Collinsville Coal Mine
- Interactive map of Collinsville Coal Mine
- Location: Springlands, Collinsville, Queensland, Australia;
- Products: Coking coal
- Opened: 1919
- Company: Xstrata, Itochu, Sumitomo Group

= Collinsville coal mine =

Mine in Queensland, Australia

The Collinsville Coal Mine is a coal mine located in Springlands and Collinsville in the Whitsunday Region, Queensland, Australia. The open-cut mine lies in the northern Bowen Basin. Collinsville produces coking and steaming coal for both domestic use and export. Exports leave the country via Abbot Point.

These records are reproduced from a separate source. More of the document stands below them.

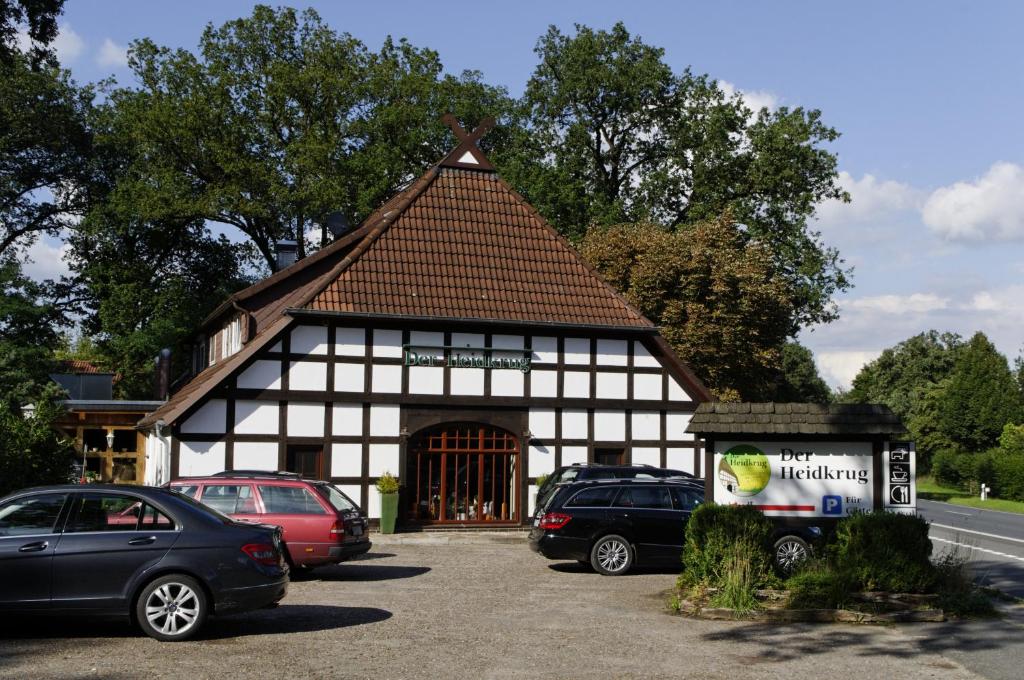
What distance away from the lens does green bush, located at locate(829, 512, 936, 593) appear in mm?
14344

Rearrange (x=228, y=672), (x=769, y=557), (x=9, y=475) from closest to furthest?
(x=228, y=672)
(x=769, y=557)
(x=9, y=475)

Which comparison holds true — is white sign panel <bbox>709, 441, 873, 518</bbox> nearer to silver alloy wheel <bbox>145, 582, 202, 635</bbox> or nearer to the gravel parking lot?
the gravel parking lot

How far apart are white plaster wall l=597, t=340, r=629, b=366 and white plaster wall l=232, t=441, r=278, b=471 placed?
8.35 metres

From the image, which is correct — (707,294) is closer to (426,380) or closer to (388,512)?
(426,380)

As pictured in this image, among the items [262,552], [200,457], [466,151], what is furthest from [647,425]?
[262,552]

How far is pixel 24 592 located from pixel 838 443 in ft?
35.2

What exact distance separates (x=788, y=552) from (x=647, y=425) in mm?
13312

The mine has coal reserves amounting to 196 million tonnes of coking coal, one of the largest coal reserves in Asia and the world. Collinsville has an annual production capacity of 6 million tonnes of coal.

==History==
Mining began at the site in 1919. Because it is close to the Port of Townsville where American coal-fired warships were based during World War II, men were requisition to the mine.

On 1 May 1952, 150 miners took part in Queensland's first stay down strike. The men stayed in the underground mine to protest the lack of payment for a days work. The miners were unable to enter the mine on 15 April due to a lack of winchman.

In 1954, seven miners lives were lost at the mine in the Collinsville coal mine disaster. A mining heritage centre was opened 50 years later to commemorate the disaster.

Mount Isa Mines (MIM) gained a controlling interest in 1972. In 2003, MIM was purchased by Xstrata. Management of the mine was continued by Thiess until early 2013.

In July 2013, more than 300 workers were dismissed in an effort to return the mine to profitability.